Chogyam Trungpa, combining Tibetan Buddhism and Zen, called it Crazy Wisdom. So, yes, it’s OK to be a little crazy, as long as your craziness is that of the Greater Fool. Humanity may elect lunatics for leaders, and go about their business sleepwalking through history. Yet you, at least, are awake. Indeed, you are part of The Great Awakening. You belong to The Global Peace Abbey. It welcomes all and has no walls. We are warriors for peace, on the cutting edge of evolution. There is no greater satisfaction, no greater joy, no greater service.
So rejoice, my friend. The angels sing your praises, and lend you unconditional support. The reward for service is increased opportunity to serve.
In my years of preparing and teaching seminars in Family Violence and the Psychology of War and Peace at Boston University, I learned a lot about moral disengagement (the kinds of thinking that allow people to tolerate and promote violent and inhumane behavior) and moral engagement (involvement in behavior that promotes humanity, peace, and justice, even when doing so is unpopular and costly). Most of you know the names of some of the best-known models of moral engagement—e.g., Gandhi, Nelson Mandela, Martin Luther King, Jr., Mother Theresa, Howard Zinn.
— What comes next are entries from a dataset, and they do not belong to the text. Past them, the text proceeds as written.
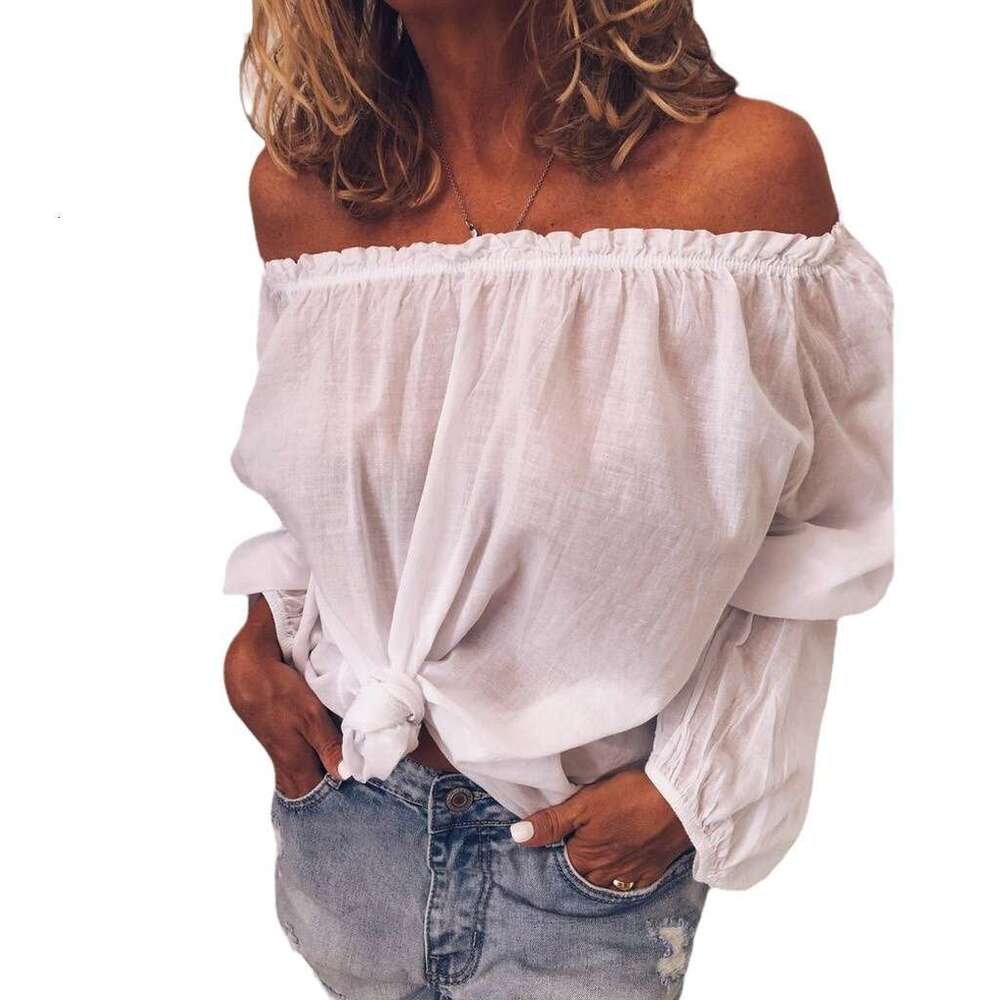 Autumn Winter Off-Shoulder Elastic Pleated Cotton Linen Solid Color Long Sleeve Women's Shirt B5
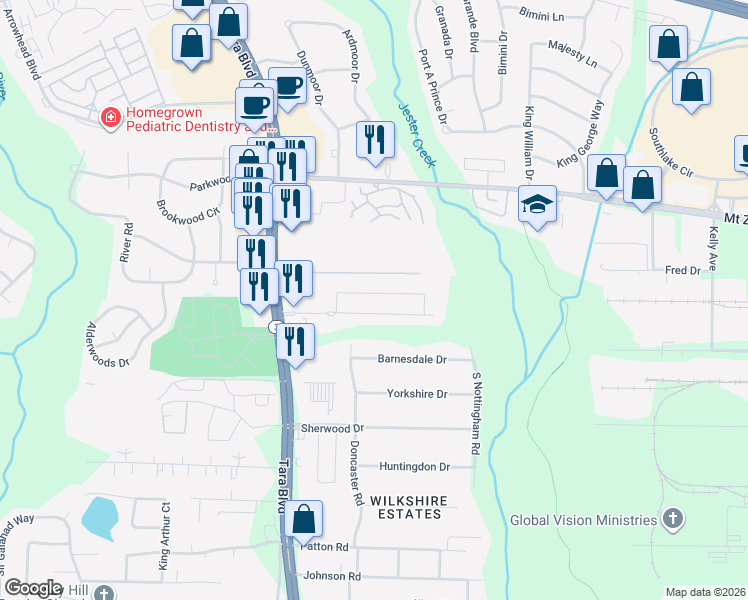 map of restaurants, bars, coffee shops, grocery stores, and more near 703 Georgetown Court in Jonesboro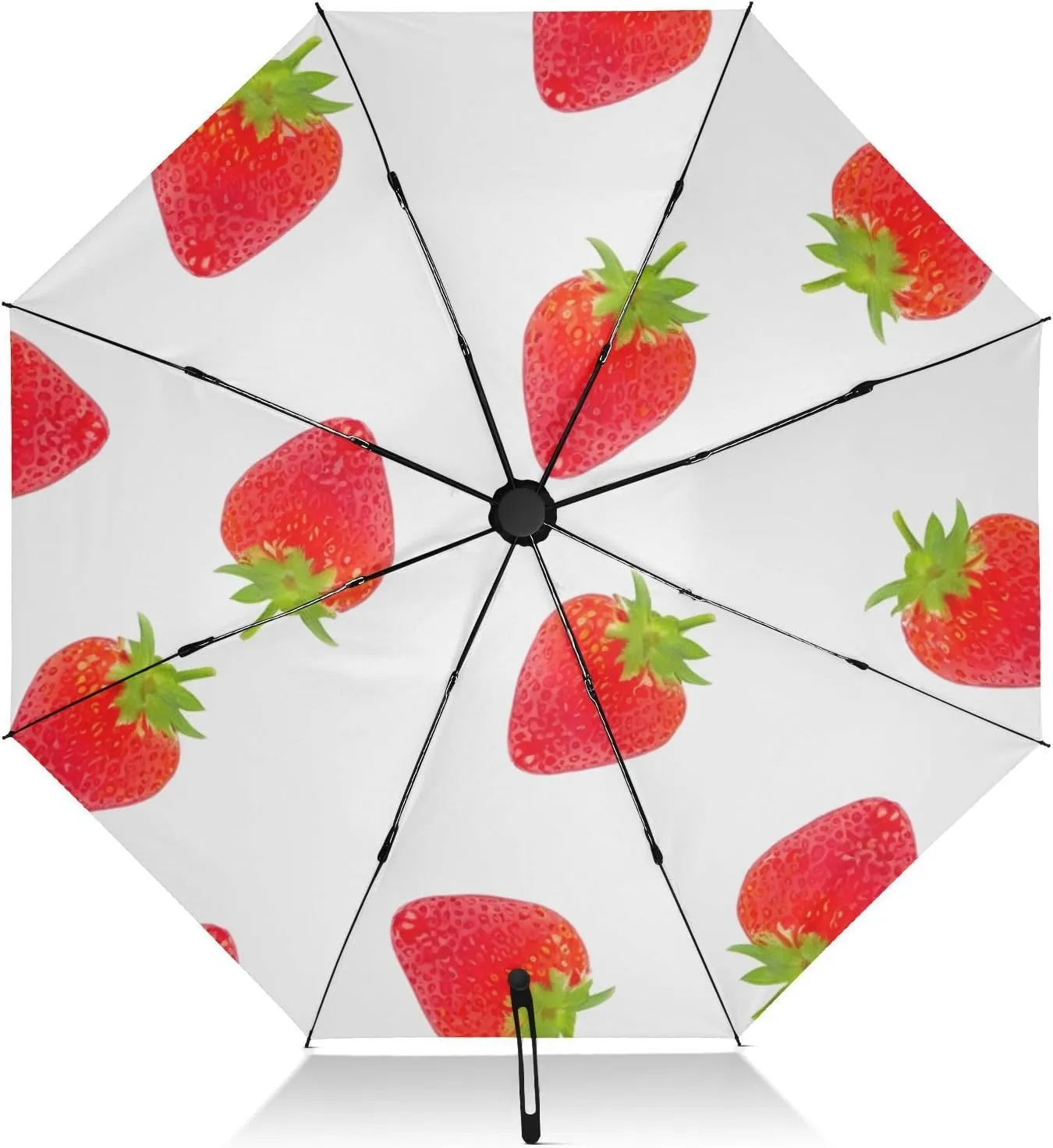 Automatic Folding Umbrella for Rain, Strawberry Red White Travel Umbrella UV Protection Large Windproof Inverted Umbrella with Cover Bag, 8 Ribs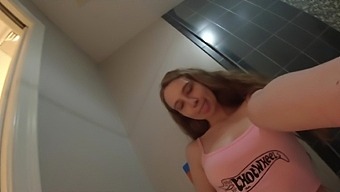 Teeny bitch with puffy pussy pees and shows pussy on the toilet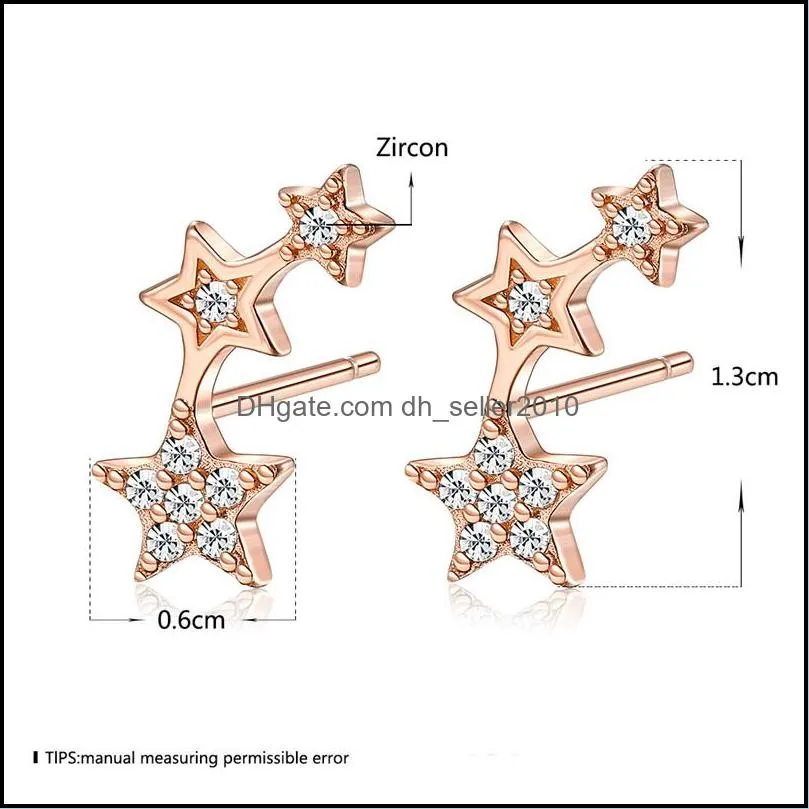 genuine 925 sterling silver woman delicate star cubic zirconia earrings female fine jewelry for valentine`s day gift 732 z2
Rejoice! There are thousands of less well-known people who live lives of moral engagement. I bet you’ve encountered a few in your own life. One such individual I know is Lewis Randa, who will be leading a new Stonewalk on October 24, 2018. Under his leadership, volunteers will unearth a memorial stone for Victims of Violence at its present location at the Peace Abbey in Sherborn, MA, and pull it, using human power alone, on a caisson to the September 11th Labyrinth at Boston College.
Ideally, a democracy should encourage morally engaged leaders like Lewis to flourish, to inspire, and to promote positive change. To improve our own struggling democracy, more people need to engage morally in the task of finding and supporting reforms and reformers at the most basic political levels in their communities, while doing their best to evaluate the characters and commitments of politicians who have reached, by hook or by crook, higher office.
Moral engagement may not be common at the top, but it is not absent either. The good news is that to help make your community, your country, and the environment better, you don’t have to be a martyr, you don’t have to help pull the caisson from Sherborn to Boston (although that would certainly show engagement!), and you don’t have to be MLK. However, there are things you can do. How about getting together with other reform-minded people and searching for ways to encourage morally engaged leaders to run for office–and win? Meanwhile, you can help get out the vote November 6.